**EXERCISE:**
Reproduce the personal essay below about riding the bus back into the city, keeping every word unchanged.

**PROVIDED PASSAGE:**
In late December we came home, and I didn’t go into the city for another week or so. I slowly crept back on the bus, back to work. I don’t take the subway anymore though. Like so many city people, the subway created horrible visions of being crushed or suffocated or worse. These days I don’t take the subway because I don’t remember the lines, and I don’t care to relearn them.
The 20-minute bus ride into the city never felt OK again. Aside from the fact that the bus was horrible and stuffy and crammed with mean Orthodox Jews (not to stereotype, but all Orthodox Jews are mean towards non-Orthodox Jews, and I always feel they have some laser vision where they can tell I’m the most hated object of all in the Orthodox world: the secular, atheist!, non-Zionist Jew), the Lincoln Tunnel was a constant source of mild panic attacks. If traffic was slow in the tunnel, as it always was during rush hour, everyone became visibly nervous until about 2003. People shuffled and clenched their fists.
I had two more panicky episodes while in the city, and one out of the city, and since then I’ve been OK.
Weirdly, two involve my aforementioned friend Katy. She came to visit in 2002 (I think), maybe even 2003, along with my mom. While taking a self-guided tour of downtown landmarks, we came too close to the spot. Much to my embarrassment, I totally melted down when I realized where we were walking.
I think it’s something about the fact that there are souvenirs being sold right there. (Who buys these souvenirs? Where do they put them? Do they give them as gifts?) As soon as I catch a glimpse of the souvenirs I’m pretty much done. Katy and my mom comforted me, and we walked on in the other direction.
I feel so damaged about the whole thing, even writing about it now.
I pride myself on not being a damaged person, but watching 3,000 people die in front of your eyes will do that kind of thing to you.

**INFORMATION SHOWN:**
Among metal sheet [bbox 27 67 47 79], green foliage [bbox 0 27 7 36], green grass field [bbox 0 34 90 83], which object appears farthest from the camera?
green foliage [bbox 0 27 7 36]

**RESULT OF THE TASK:**
In late December we came home, and I didn’t go into the city for another week or so. I slowly crept back on the bus, back to work. I don’t take the subway anymore though. Like so many city people, the subway created horrible visions of being crushed or suffocated or worse. These days I don’t take the subway because I don’t remember the lines, and I don’t care to relearn them.
The 20-minute bus ride into the city never felt OK again. Aside from the fact that the bus was horrible and stuffy and crammed with mean Orthodox Jews (not to stereotype, but all Orthodox Jews are mean towards non-Orthodox Jews, and I always feel they have some laser vision where they can tell I’m the most hated object of all in the Orthodox world: the secular, atheist!, non-Zionist Jew), the Lincoln Tunnel was a constant source of mild panic attacks. If traffic was slow in the tunnel, as it always was during rush hour, everyone became visibly nervous until about 2003. People shuffled and clenched their fists.
I had two more panicky episodes while in the city, and one out of the city, and since then I’ve been OK.
Weirdly, two involve my aforementioned friend Katy. She came to visit in 2002 (I think), maybe even 2003, along with my mom. While taking a self-guided tour of downtown landmarks, we came too close to the spot. Much to my embarrassment, I totally melted down when I realized where we were walking.
I think it’s something about the fact that there are souvenirs being sold right there. (Who buys these souvenirs? Where do they put them? Do they give them as gifts?) As soon as I catch a glimpse of the souvenirs I’m pretty much done. Katy and my mom comforted me, and we walked on in the other direction.
I feel so damaged about the whole thing, even writing about it now.
I pride myself on not being a damaged person, but watching 3,000 people die in front of your eyes will do that kind of thing to you.